▸ Directive 1
Decide whether each statement below agrees with the page on overriding the dataLayer.push method, answering yes or no and quoting the deciding words of the page: (a) On initial load, GTM goes through the dataLayer array from the last item to the first. (b) GTM's data model keeps the merged key-value pairs until the page is unloaded. (c) The 15% spring discount applies to bundle courses.

▸ Page
***

🎉 Simmer Spring Sale 2024!-15% discount until the end of April for non-bundle courses – applied automatically at checkout.

How Do I Safely Override Google Tag Manager’s dataLayer.push() Method?

You can attach your own listener to the dataLayer.push method. However, you need to do this in a way that doesn't disrupt Google Tag Manager.

The question we’re going to be looking at today is inspired by our course, JavaScript For Digital Marketers.

How do I add my own listener to the dataLayer.push() method without disrupting how Google Tag Manager works?

You probably knew that dataLayer is what Google Tag Manager uses as a repository of information on the page, but did you know that GTM doesn’t actually use the array itself?

When GTM is loaded on the page, it attaches a listener to the dataLayer.push method. This listener copies all the key-value pairs in each method call and stores them in Google Tag Manager’s internal data model.

This data model is Google Tag Manager’s soul. It’s used to fuel data layer variables, GTM’s built-in triggers, and all sorts of internal mechanisms.

For this reason, it’s important that the dataLayer.push method is never disrupted – otherwise you’ll risk breaking Google Tag Manager on the page.

In this article, I’ll show you how and why you might still want to override the dataLayer.push method with your own modifications. I’ll share with you the pattern you should use to make sure you don’t break GTM in the process.

Video walkthrough

If you prefer this walkthrough in video format, you can check out the video below.

Don’t forget to subscribe to the Simmer YouTube channel for more content like this.

video
play-rounded-fill

The dataLayer vs. Google Tag Manager’s Data Layer

Google Tag Manager isn’t actually that concerned about the dataLayer array. The only time where it’s relevant that it’s an array is when Google Tag Manager is first loaded.

Upon initial load, GTM will traverse the array from the first item to the last item, and process each in order (first in, first out). When Google Tag Manager loads, it attaches a listener to the dataLayer.push method. From that moment onwards, GTM will intercept each item that is pushed into dataLayer and process the key-value pairs into its data model.

But what is this “processing”, and what is this “internal data model”?

Google Tag Manager’s Data Layer is essentially a big lookup table comprising key-value pairs. When an object is pushed into dataLayer, GTM parses each key-value pair into its own Data Layer.

// BEFORE: Google Tag Manager's Data Layer
{}
// First push
window.dataLayer.push({
  event: 'init',
  page: 'Home',
  user: {
    state: 'logout',
    id: null
  }
});
// GTM's Data Layer after this first push
{
  event: 'init',
  page: 'Home',
  user: {
    state: 'logout',
    id: null
  }
}					

As you can see, the data model merges the key-value pairs from each individual push, and it persists them internally until the page is unloaded.

***

▸ Supplied data
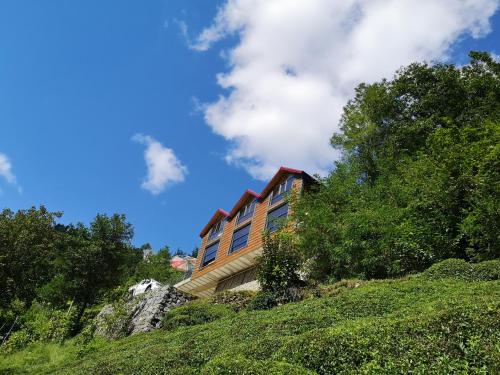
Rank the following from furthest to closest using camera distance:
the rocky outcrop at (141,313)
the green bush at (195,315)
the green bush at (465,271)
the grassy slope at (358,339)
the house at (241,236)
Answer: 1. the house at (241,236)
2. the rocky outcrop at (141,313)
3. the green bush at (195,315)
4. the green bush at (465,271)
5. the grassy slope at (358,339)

***

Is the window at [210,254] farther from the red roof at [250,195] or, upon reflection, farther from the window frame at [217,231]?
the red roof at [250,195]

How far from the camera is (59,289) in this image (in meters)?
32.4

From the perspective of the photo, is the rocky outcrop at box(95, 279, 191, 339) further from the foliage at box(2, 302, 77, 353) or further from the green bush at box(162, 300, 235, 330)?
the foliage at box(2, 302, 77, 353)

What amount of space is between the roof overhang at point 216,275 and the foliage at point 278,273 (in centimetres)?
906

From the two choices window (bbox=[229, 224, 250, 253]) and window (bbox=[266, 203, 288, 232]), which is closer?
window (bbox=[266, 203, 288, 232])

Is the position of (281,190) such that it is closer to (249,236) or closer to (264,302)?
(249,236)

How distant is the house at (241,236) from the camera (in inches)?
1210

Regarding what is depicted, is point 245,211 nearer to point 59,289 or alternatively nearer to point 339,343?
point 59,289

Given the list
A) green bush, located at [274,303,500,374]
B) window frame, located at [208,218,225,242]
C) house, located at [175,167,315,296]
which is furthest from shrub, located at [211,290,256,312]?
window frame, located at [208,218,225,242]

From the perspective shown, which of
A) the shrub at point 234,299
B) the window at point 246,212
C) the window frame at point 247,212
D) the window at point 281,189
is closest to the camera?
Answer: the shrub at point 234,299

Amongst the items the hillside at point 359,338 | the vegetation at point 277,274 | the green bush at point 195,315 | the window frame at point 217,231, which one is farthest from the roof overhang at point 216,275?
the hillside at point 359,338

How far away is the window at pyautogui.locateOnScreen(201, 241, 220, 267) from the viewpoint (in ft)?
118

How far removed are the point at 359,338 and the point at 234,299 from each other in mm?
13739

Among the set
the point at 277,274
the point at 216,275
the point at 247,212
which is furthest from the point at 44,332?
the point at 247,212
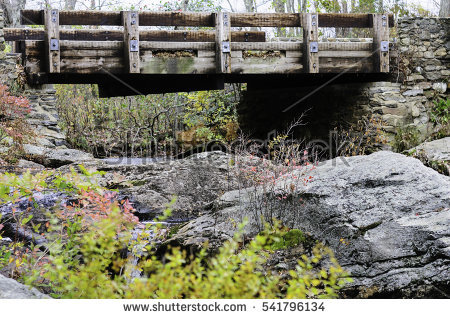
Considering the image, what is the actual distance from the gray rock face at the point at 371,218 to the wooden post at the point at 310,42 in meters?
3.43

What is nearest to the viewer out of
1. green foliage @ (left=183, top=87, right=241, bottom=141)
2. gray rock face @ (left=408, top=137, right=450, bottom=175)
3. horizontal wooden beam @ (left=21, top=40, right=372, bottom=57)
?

***

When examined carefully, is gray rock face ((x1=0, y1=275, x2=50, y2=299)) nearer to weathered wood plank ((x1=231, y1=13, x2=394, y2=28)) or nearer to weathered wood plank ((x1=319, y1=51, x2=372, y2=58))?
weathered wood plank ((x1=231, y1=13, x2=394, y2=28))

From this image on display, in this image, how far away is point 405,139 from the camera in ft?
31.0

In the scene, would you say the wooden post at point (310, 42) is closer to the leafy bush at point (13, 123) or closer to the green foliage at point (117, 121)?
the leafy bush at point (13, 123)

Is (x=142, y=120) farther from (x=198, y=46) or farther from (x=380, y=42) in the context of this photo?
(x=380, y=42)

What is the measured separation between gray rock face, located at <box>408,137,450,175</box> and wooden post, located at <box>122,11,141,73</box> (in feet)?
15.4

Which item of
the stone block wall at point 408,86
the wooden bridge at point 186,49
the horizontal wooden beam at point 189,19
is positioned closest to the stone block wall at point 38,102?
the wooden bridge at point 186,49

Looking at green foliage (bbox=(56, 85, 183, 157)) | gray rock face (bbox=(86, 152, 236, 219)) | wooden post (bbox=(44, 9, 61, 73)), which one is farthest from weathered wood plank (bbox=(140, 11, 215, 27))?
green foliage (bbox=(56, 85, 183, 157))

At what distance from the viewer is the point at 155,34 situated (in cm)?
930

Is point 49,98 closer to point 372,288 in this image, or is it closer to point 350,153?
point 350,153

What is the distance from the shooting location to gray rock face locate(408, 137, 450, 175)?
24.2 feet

***

▸ Directive 2
Please turn the lines of the records from the line with "Rank the following" to the line with "5. the grassy slope at (358,339)" into a Markdown table, both ends included and blank lines left out. Use the columns Number and Record line.

▸ Answer 1
(a) No: "GTM will traverse the array from the first item to the last item, and process each in order (first in, first out)."
(b) Yes: "it persists them internally until the page is unloaded."
(c) No: "15% discount until the end of April for non-bundle courses."

▸ Answer 2
| Number | Record line |
|---|---|
| 1 | Rank the following from furthest to closest using camera distance: |
| 2 | the rocky outcrop at (141,313) |
| 3 | the green bush at (195,315) |
| 4 | the green bush at (465,271) |
| 5 | the grassy slope at (358,339) |
| 6 | the house at (241,236) |
| 7 | Answer: 1. the house at (241,236) |
| 8 | 2. the rocky outcrop at (141,313) |
| 9 | 3. the green bush at (195,315) |
| 10 | 4. the green bush at (465,271) |
| 11 | 5. the grassy slope at (358,339) |